- _Questions on scene geometry_

● ● ●

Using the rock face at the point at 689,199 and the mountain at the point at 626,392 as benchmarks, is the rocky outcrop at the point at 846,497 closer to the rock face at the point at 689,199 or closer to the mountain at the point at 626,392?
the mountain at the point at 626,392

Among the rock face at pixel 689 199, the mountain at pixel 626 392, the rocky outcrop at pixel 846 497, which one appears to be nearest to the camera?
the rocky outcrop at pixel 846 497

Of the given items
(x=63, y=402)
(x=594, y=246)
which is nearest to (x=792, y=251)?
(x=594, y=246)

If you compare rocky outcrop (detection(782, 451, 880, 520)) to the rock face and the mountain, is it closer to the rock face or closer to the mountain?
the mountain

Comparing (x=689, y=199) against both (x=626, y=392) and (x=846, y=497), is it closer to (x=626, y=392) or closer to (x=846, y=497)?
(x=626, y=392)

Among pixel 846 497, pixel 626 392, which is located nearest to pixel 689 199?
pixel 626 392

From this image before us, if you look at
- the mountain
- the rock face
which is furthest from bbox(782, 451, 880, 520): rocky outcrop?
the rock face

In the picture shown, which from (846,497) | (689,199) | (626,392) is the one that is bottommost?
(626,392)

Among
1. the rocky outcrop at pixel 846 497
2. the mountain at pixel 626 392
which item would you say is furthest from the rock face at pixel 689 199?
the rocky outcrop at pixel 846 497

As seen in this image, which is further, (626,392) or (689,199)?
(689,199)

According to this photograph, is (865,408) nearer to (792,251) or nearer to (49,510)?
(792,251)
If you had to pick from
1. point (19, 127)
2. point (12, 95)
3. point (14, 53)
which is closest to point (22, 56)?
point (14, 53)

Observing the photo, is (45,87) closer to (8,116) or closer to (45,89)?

● ● ●

- _TASK REQUIREMENTS_
Update the records above so that every "furthest" becomes "farthest", leaving everything else unchanged.

- _TASK SOLUTION_
Using the rock face at the point at 689,199 and the mountain at the point at 626,392 as benchmarks, is the rocky outcrop at the point at 846,497 closer to the rock face at the point at 689,199 or closer to the mountain at the point at 626,392?
the mountain at the point at 626,392

Among the rock face at pixel 689 199, the mountain at pixel 626 392, the rocky outcrop at pixel 846 497, which one appears to be nearest to the camera?
the rocky outcrop at pixel 846 497

Of the given items
(x=63, y=402)
(x=594, y=246)
which is nearest to (x=792, y=251)?
(x=594, y=246)

If you compare rocky outcrop (detection(782, 451, 880, 520)) to the rock face and the mountain, is it closer to the rock face or closer to the mountain?
the mountain

Comparing (x=689, y=199) against both (x=626, y=392) and (x=846, y=497), is it closer to (x=626, y=392) or closer to (x=846, y=497)?
(x=626, y=392)

Among pixel 846 497, pixel 626 392, which is located nearest to pixel 689 199?
pixel 626 392

From this image before us, if you look at
- the mountain
- the rock face
which is farthest from bbox(782, 451, 880, 520): rocky outcrop?
the rock face

In the picture shown, which from (846,497) | (689,199) | (626,392) is the one that is bottommost?
(626,392)

Among
1. the rocky outcrop at pixel 846 497
2. the mountain at pixel 626 392
which item would you say is farthest from the rock face at pixel 689 199?
the rocky outcrop at pixel 846 497

As seen in this image, which is further, (626,392) or (689,199)?
(689,199)

According to this photograph, is (865,408) nearer to (792,251) or nearer to (49,510)?
(792,251)
If you had to pick from
1. point (19, 127)
2. point (12, 95)
3. point (14, 53)
which is closest to point (22, 56)?
point (14, 53)

Observing the photo, is (45,87) closer to (8,116) or closer to (45,89)?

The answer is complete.